╭─ SUPPLIED MATERIAL

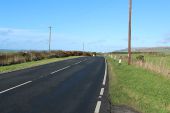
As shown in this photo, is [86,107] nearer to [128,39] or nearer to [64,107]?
[64,107]

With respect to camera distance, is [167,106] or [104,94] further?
[104,94]

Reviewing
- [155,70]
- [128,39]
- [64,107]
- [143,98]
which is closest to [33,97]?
[64,107]

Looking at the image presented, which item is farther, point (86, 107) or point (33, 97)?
point (33, 97)

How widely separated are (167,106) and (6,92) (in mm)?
6361

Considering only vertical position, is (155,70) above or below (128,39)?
below

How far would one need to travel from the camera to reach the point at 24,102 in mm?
12500

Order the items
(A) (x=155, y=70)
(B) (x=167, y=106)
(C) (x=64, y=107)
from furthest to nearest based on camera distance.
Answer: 1. (A) (x=155, y=70)
2. (B) (x=167, y=106)
3. (C) (x=64, y=107)

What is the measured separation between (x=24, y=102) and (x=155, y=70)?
833 inches

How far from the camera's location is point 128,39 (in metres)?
43.1

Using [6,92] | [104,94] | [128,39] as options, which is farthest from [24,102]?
[128,39]

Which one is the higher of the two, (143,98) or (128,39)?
(128,39)

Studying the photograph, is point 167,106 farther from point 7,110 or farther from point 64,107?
point 7,110

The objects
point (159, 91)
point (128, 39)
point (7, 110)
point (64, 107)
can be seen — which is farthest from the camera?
point (128, 39)

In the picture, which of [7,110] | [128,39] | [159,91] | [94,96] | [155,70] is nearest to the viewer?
[7,110]
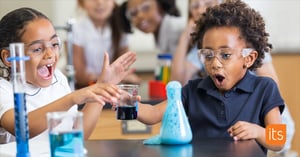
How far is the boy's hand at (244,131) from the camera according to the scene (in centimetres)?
162

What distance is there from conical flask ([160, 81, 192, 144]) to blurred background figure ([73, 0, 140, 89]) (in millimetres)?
1596

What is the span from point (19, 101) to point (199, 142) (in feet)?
1.71

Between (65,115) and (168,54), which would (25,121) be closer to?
(65,115)

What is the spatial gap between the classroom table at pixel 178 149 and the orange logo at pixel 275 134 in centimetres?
13

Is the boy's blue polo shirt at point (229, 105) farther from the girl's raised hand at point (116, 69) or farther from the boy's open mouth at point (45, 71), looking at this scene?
the boy's open mouth at point (45, 71)

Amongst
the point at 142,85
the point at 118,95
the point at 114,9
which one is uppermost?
the point at 114,9

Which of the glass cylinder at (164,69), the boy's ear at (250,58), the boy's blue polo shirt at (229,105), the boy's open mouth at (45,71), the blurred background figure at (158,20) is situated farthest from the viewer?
the blurred background figure at (158,20)

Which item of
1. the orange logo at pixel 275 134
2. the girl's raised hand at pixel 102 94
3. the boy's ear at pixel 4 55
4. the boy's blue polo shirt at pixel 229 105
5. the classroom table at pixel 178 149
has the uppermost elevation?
the boy's ear at pixel 4 55

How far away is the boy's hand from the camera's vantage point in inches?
63.8

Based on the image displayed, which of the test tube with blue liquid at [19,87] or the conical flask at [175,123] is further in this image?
the conical flask at [175,123]

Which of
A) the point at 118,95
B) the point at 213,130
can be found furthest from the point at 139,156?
the point at 213,130

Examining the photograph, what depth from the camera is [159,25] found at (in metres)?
3.12

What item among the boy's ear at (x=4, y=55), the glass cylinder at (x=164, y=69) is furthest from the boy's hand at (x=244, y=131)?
the glass cylinder at (x=164, y=69)

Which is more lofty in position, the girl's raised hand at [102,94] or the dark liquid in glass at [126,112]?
the girl's raised hand at [102,94]
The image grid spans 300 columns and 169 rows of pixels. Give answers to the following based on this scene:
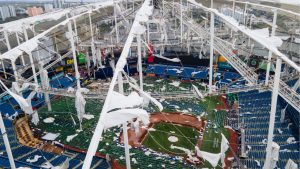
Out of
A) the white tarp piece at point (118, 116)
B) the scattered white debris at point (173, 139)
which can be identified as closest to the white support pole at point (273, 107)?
the white tarp piece at point (118, 116)

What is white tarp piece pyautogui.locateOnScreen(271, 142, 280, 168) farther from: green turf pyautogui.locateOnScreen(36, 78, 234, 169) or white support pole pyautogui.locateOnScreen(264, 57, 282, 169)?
green turf pyautogui.locateOnScreen(36, 78, 234, 169)

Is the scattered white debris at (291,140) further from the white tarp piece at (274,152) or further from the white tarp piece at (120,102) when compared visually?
the white tarp piece at (120,102)

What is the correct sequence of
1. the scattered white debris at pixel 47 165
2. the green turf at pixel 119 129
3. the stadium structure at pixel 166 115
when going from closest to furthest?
the scattered white debris at pixel 47 165 < the stadium structure at pixel 166 115 < the green turf at pixel 119 129

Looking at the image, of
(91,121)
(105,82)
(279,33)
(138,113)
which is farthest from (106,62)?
(138,113)

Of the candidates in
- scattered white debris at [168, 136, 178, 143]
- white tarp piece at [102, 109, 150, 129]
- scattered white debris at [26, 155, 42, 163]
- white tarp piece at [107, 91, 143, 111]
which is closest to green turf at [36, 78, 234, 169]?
scattered white debris at [168, 136, 178, 143]

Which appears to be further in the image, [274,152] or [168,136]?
[168,136]

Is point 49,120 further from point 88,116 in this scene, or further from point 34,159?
point 34,159

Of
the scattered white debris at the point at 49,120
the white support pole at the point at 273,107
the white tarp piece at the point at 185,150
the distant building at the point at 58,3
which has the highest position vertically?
the distant building at the point at 58,3

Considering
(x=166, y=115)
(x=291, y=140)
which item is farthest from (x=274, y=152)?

╰─

■ **DO THIS**
Render the entries above as a JSON list of strings, one string per line, leaving out blank lines and the pictures.

■ **PROBLEM SOLUTION**
[
  "As shown in this photo, is [86,107] nearer to [128,39] or nearer to [64,107]?",
  "[64,107]",
  "With respect to camera distance, is [167,106] or [104,94] further?",
  "[104,94]",
  "Reviewing",
  "- [155,70]",
  "- [128,39]",
  "- [64,107]",
  "- [143,98]",
  "which is closest to [33,97]?",
  "[64,107]",
  "Looking at the image presented, which item is farther, point (86, 107) or point (33, 97)?",
  "point (33, 97)",
  "How widely separated are (167,106) and (6,92) (in mm)?",
  "6361",
  "Considering only vertical position, is (155,70) above or below (128,39)?",
  "below",
  "How far would one need to travel from the camera to reach the point at 24,102 in mm?",
  "12500",
  "Order the items",
  "(A) (x=155, y=70)",
  "(B) (x=167, y=106)",
  "(C) (x=64, y=107)",
  "from furthest to nearest based on camera distance.",
  "Answer: 1. (A) (x=155, y=70)",
  "2. (B) (x=167, y=106)",
  "3. (C) (x=64, y=107)",
  "What is the measured separation between (x=24, y=102) and (x=155, y=70)?",
  "833 inches",
  "How far from the camera's location is point 128,39 (in metres)?",
  "43.1",
  "Using [6,92] | [104,94] | [128,39] as options, which is farthest from [24,102]?",
  "[128,39]",
  "Which one is the higher of the two, (143,98) or (128,39)?",
  "(128,39)",
  "Studying the photograph, is point 167,106 farther from point 7,110 or farther from point 64,107?",
  "point 7,110",
  "The objects",
  "point (159, 91)",
  "point (128, 39)",
  "point (7, 110)",
  "point (64, 107)",
  "can be seen — which is farthest from the camera?",
  "point (128, 39)",
  "In the picture, which of [7,110] | [128,39] | [159,91] | [94,96] | [155,70] is nearest to the viewer?",
  "[7,110]",
  "How far is the boy's hand at (244,131) from the camera according to the scene (in centimetres)?",
  "162",
  "What distance is there from conical flask ([160, 81, 192, 144]) to blurred background figure ([73, 0, 140, 89]) (in millimetres)?",
  "1596",
  "What is the span from point (19, 101) to point (199, 142) (in feet)?",
  "1.71",
  "Between (65,115) and (168,54), which would (25,121) be closer to?",
  "(65,115)",
  "What is the spatial gap between the classroom table at pixel 178 149 and the orange logo at pixel 275 134 in centimetres?",
  "13",
  "Is the boy's blue polo shirt at point (229, 105) farther from the girl's raised hand at point (116, 69) or farther from the boy's open mouth at point (45, 71), looking at this scene?",
  "the boy's open mouth at point (45, 71)",
  "Amongst",
  "the point at 142,85",
  "the point at 118,95",
  "the point at 114,9",
  "which one is uppermost?",
  "the point at 114,9",
  "Which of the glass cylinder at (164,69), the boy's ear at (250,58), the boy's blue polo shirt at (229,105), the boy's open mouth at (45,71), the blurred background figure at (158,20) is situated farthest from the viewer?",
  "the blurred background figure at (158,20)",
  "Which item of",
  "1. the orange logo at pixel 275 134",
  "2. the girl's raised hand at pixel 102 94",
  "3. the boy's ear at pixel 4 55",
  "4. the boy's blue polo shirt at pixel 229 105",
  "5. the classroom table at pixel 178 149",
  "has the uppermost elevation?",
  "the boy's ear at pixel 4 55",
  "How far away is the boy's hand from the camera's vantage point in inches?",
  "63.8",
  "Based on the image displayed, which of the test tube with blue liquid at [19,87] or the conical flask at [175,123] is further in this image?",
  "the conical flask at [175,123]",
  "Which of",
  "A) the point at 118,95",
  "B) the point at 213,130",
  "can be found furthest from the point at 139,156?",
  "the point at 213,130",
  "Examining the photograph, what depth from the camera is [159,25] found at (in metres)?",
  "3.12",
  "What item among the boy's ear at (x=4, y=55), the glass cylinder at (x=164, y=69) is furthest from the boy's hand at (x=244, y=131)?",
  "the glass cylinder at (x=164, y=69)",
  "Which is more lofty in position, the girl's raised hand at [102,94] or the dark liquid in glass at [126,112]?",
  "the girl's raised hand at [102,94]",
  "The image grid spans 300 columns and 169 rows of pixels. Give answers to the following based on this scene:",
  "Out of",
  "A) the white tarp piece at point (118, 116)",
  "B) the scattered white debris at point (173, 139)",
  "which can be identified as closest to the white support pole at point (273, 107)?",
  "the white tarp piece at point (118, 116)",
  "What is white tarp piece pyautogui.locateOnScreen(271, 142, 280, 168) farther from: green turf pyautogui.locateOnScreen(36, 78, 234, 169) or white support pole pyautogui.locateOnScreen(264, 57, 282, 169)?",
  "green turf pyautogui.locateOnScreen(36, 78, 234, 169)",
  "Is the scattered white debris at (291,140) further from the white tarp piece at (274,152) or further from the white tarp piece at (120,102) when compared visually?",
  "the white tarp piece at (120,102)",
  "What is the correct sequence of",
  "1. the scattered white debris at pixel 47 165",
  "2. the green turf at pixel 119 129",
  "3. the stadium structure at pixel 166 115",
  "when going from closest to furthest?",
  "the scattered white debris at pixel 47 165 < the stadium structure at pixel 166 115 < the green turf at pixel 119 129",
  "Looking at the image, of",
  "(91,121)",
  "(105,82)",
  "(279,33)",
  "(138,113)",
  "which is farthest from (106,62)?",
  "(138,113)",
  "Of the candidates in",
  "- scattered white debris at [168, 136, 178, 143]",
  "- white tarp piece at [102, 109, 150, 129]",
  "- scattered white debris at [26, 155, 42, 163]",
  "- white tarp piece at [107, 91, 143, 111]",
  "which is closest to green turf at [36, 78, 234, 169]?",
  "scattered white debris at [168, 136, 178, 143]",
  "Which appears to be further in the image, [274,152] or [168,136]?",
  "[168,136]",
  "Is point 49,120 further from point 88,116 in this scene, or further from point 34,159?",
  "point 34,159",
  "Of",
  "the scattered white debris at the point at 49,120",
  "the white support pole at the point at 273,107",
  "the white tarp piece at the point at 185,150",
  "the distant building at the point at 58,3",
  "which has the highest position vertically?",
  "the distant building at the point at 58,3",
  "Considering",
  "(x=166, y=115)",
  "(x=291, y=140)",
  "which item is farthest from (x=274, y=152)?"
]